A Singaporean humanist living in Australia has worn a strainer for his driving license, making him likely the first Singaporean to exercise his right to don pastafarian religious headgear in identity photos. This followed successful attempts in Australia, USA and Russia to do so. Dan Tang, a longtime volunteer in the Singapore humanist movement, speaks to us about his experience.
1) Introduce yourself! What do you do, and how is your life in Australia?
Dan: I’ve been volunteering for Humanist Society (Singapore) since its inception prior my arrival in Melbourne for my studies. Life is generally more pleasant and carefree here. I’m thankful to have an opportunity to learn more about life here and to make direct comparisons between the two countries. I’m concerned about the human condition: How people treat each other, how people live, and work-life balance.
2) Why did you choose to wear a strainer for a driving license photo? Did you buy the strainer yourself just for the photo, or do you actually use that to cook pasta?
Dan: I thought it’s a funny and lighthearted way to make a stand against teaching Intelligent Design and Creationism in schools in a non-offensive way. I’ve actually borrowed the strainer from my friend’s kitchen. It has been used for cooking many yummy dishes, such as making pasta dishes and draining water for vegetables.
3) How does it feel to wear the strainer?
Dan: It’s a little bit intimidating, not knowing what would happen when one pushes the boundary and with everybody’s eyes onto you. But when I did accomplish my task, I felt a sense of relief, satisfaction and elation. It really take guts to rediscover my rebel streak and make a statement.
4) How did people react to the sight of you wearing the strainer? For example, the license-giving officers and the cameraman who took your picture?
Dan: Some were just bewildered, astonished or amused at the situation. The cameraman had to refuse my request and brought me to see his operation manager. But I came prepared, showing proof that there’s already a prior precedent in the state of Victoria, that wearing a strainer as a ‘religious’ headgear is not illegal so long the headgear does not cover one’s face. In that respect, I believed I’m adequately covered and should have no problem persuading the officer to let me have my way.
5) How has your life changed since you wore the strainer? Has His Noodiness showered you with blessings?
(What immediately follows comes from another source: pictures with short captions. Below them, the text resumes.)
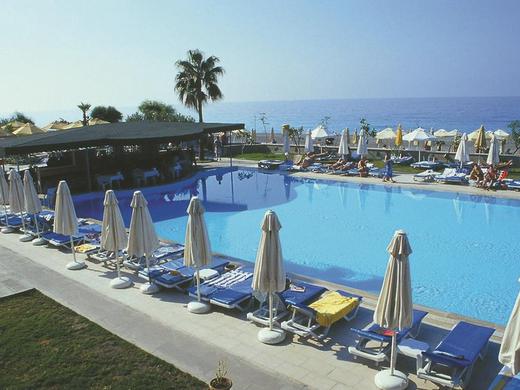 Senza Sunset Beach Hotel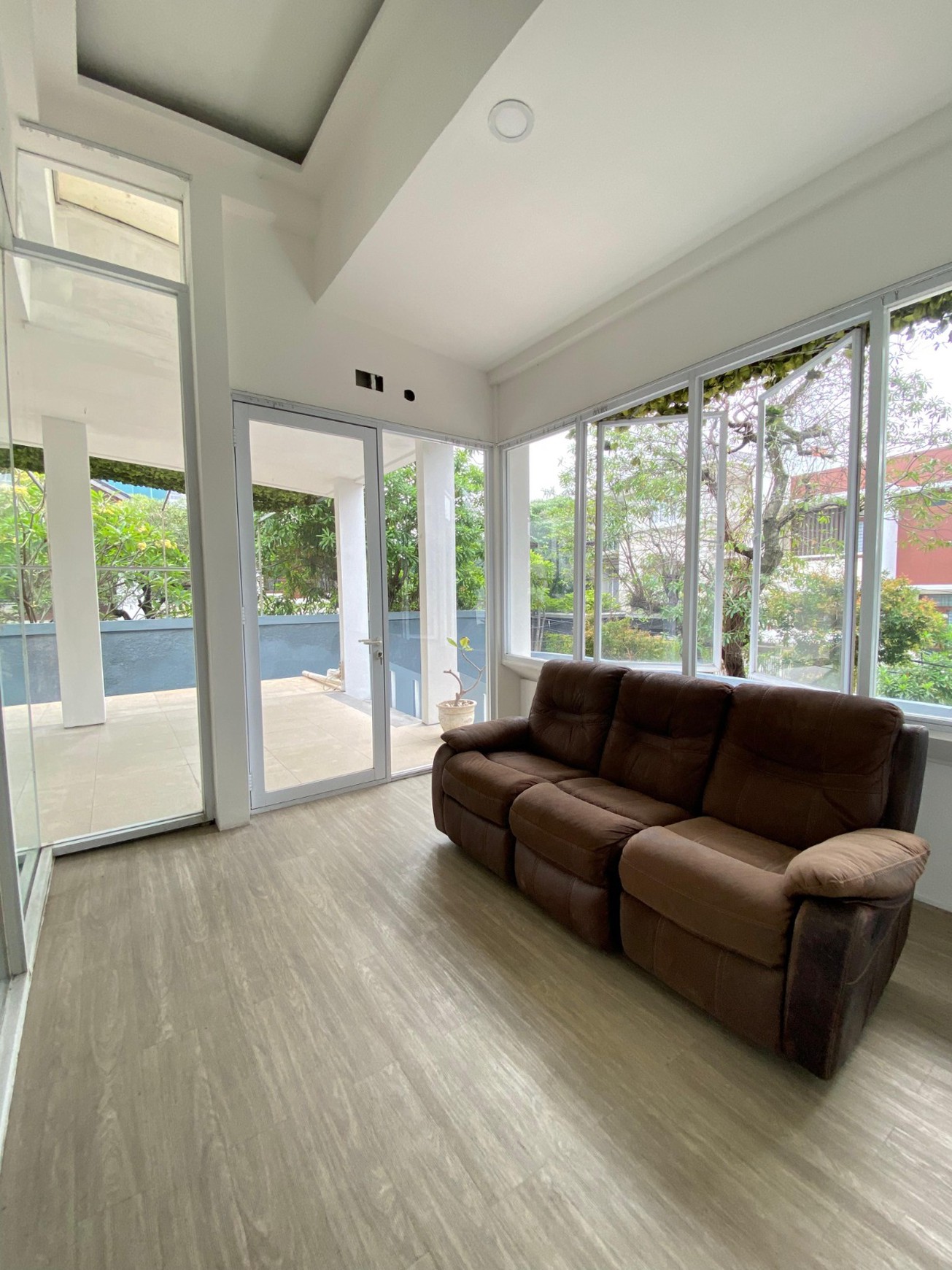 Pondok indah gandaria villa  luas 400 dalam komplek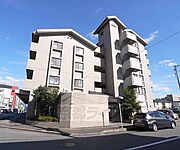 かっこいい外観ですね。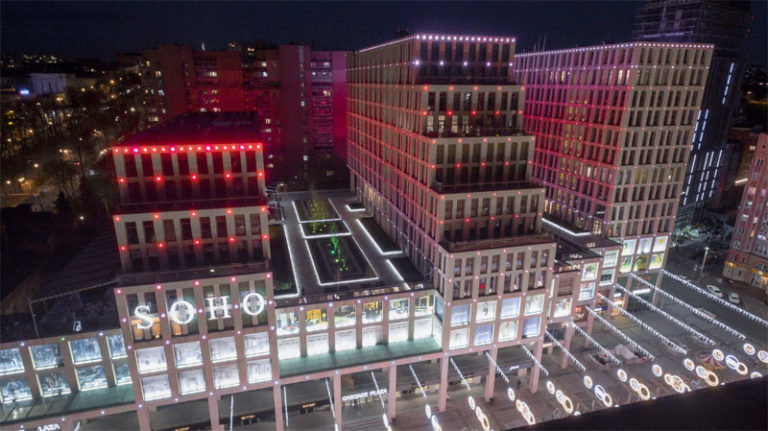 Cascade Plaza засветил красно-белые огни в благодарность медикам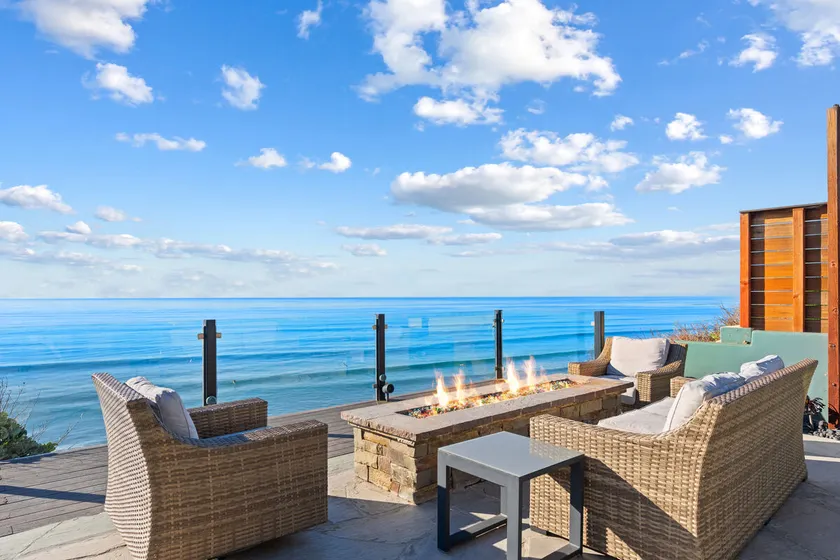 Neptune Sunset Shores Oceanfront - Image 1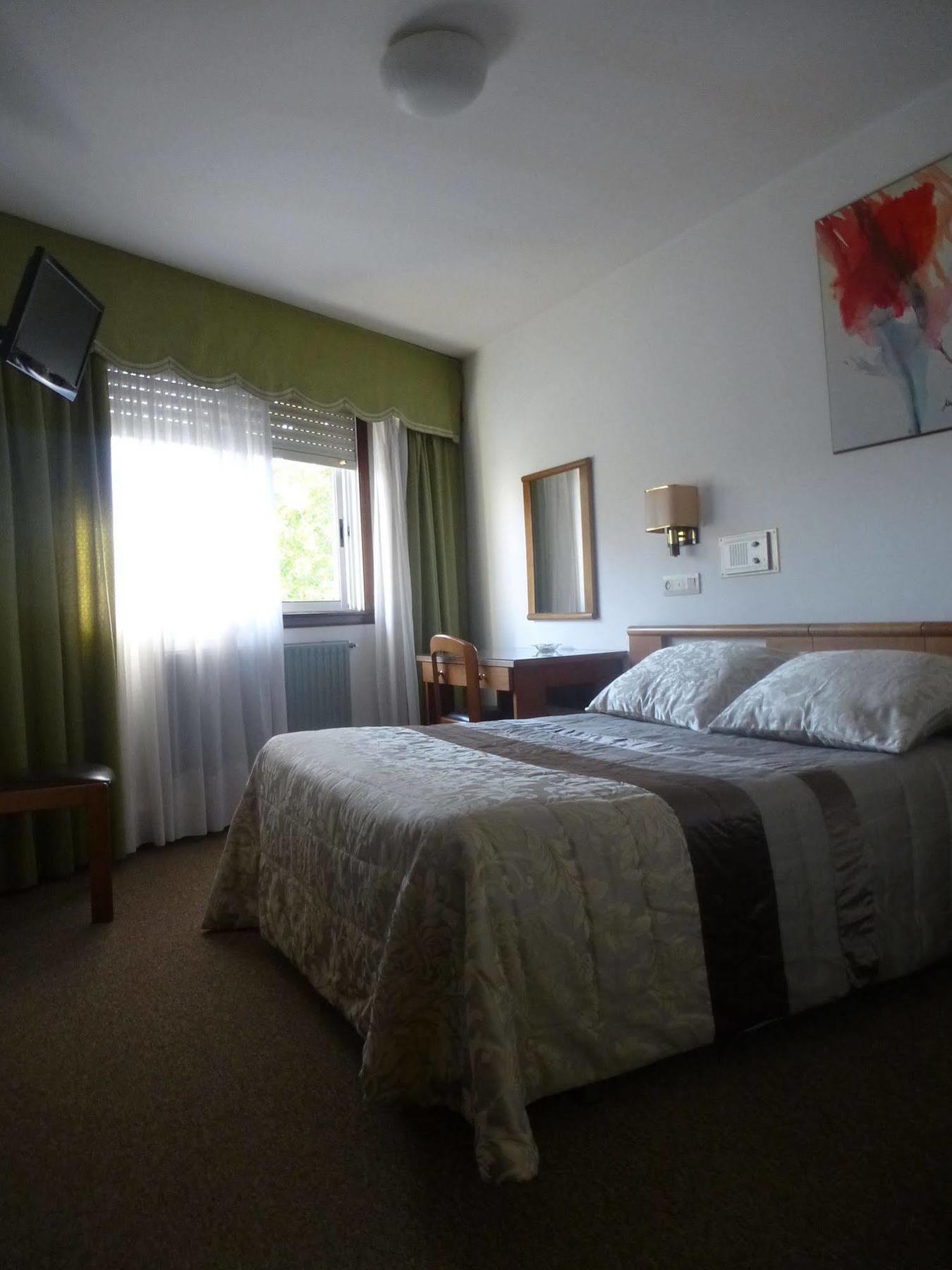 Hostal Palas La Coruña Esterno foto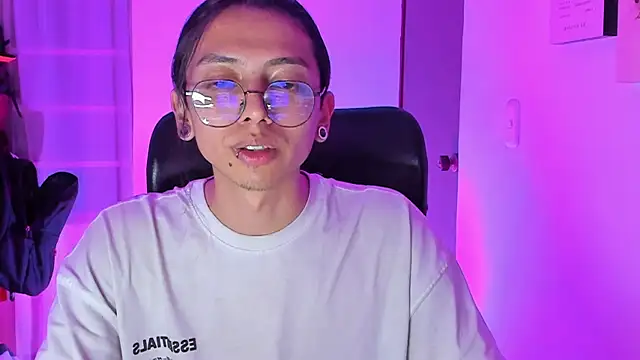 Snapshot of _Astrea_ chatting on 27, 2, 2026 Astrea online show from 27, 2, 2026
Dan: My life is still pretty much the same, just that I now have some bragging rights that I’m a member of the Church of Flying Spaghetti Monster supporting its deeds.
6) Would you encourage other followers of His Noodiness to wear the strainer? Why is it important?
Dan: Absolutely. If there’s an opportunity for you to do so in Singapore, why not. After all, I believe that Singapore is a secular state and religion are both respected and protected. The founding ideals of the Church of FSM is noble and worth protecting, so go forth and spread the idea! Ramen.